» WORK TO BE COMPLETED: Reproduce the lines below exactly. Skip images.

== RECORDS PROVIDED ==

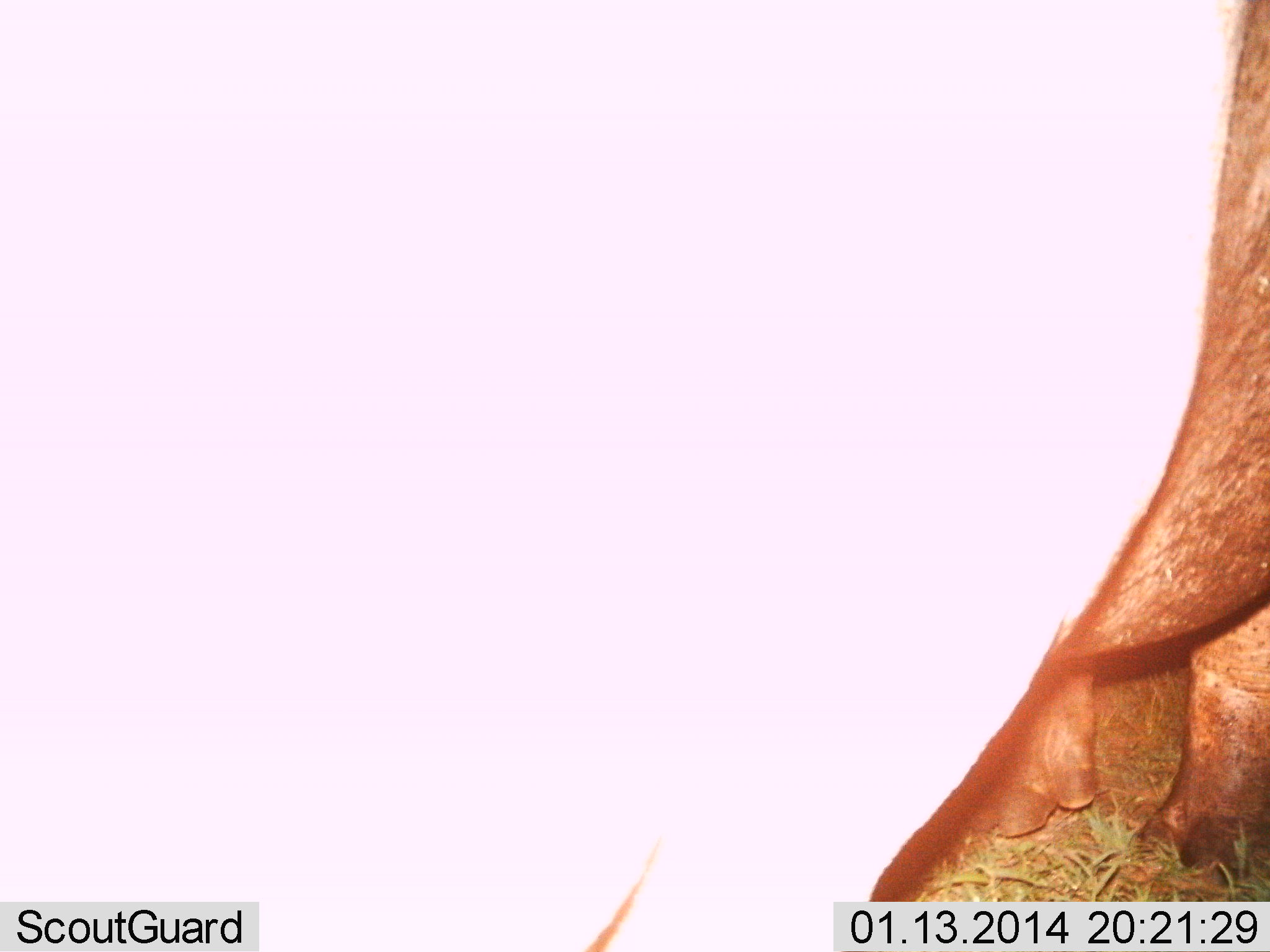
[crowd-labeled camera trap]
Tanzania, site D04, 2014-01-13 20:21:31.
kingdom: Animalia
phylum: Chordata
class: Mammalia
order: Artiodactyla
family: Hippopotamidae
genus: Hippopotamus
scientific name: Hippopotamus amphibius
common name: hippopotamus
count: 1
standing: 89%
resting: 0%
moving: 7%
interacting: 4%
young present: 0%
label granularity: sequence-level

===

» YOUR RESPONSE:
[crowd-labeled camera trap]
Tanzania, site D04, 2014-01-13 20:21:31.
kingdom: Animalia
phylum: Chordata
class: Mammalia
order: Artiodactyla
family: Hippopotamidae
genus: Hippopotamus
scientific name: Hippopotamus amphibius
common name: hippopotamus
count: 1
standing: 89%
resting: 0%
moving: 7%
interacting: 4%
young present: 0%
label granularity: sequence-level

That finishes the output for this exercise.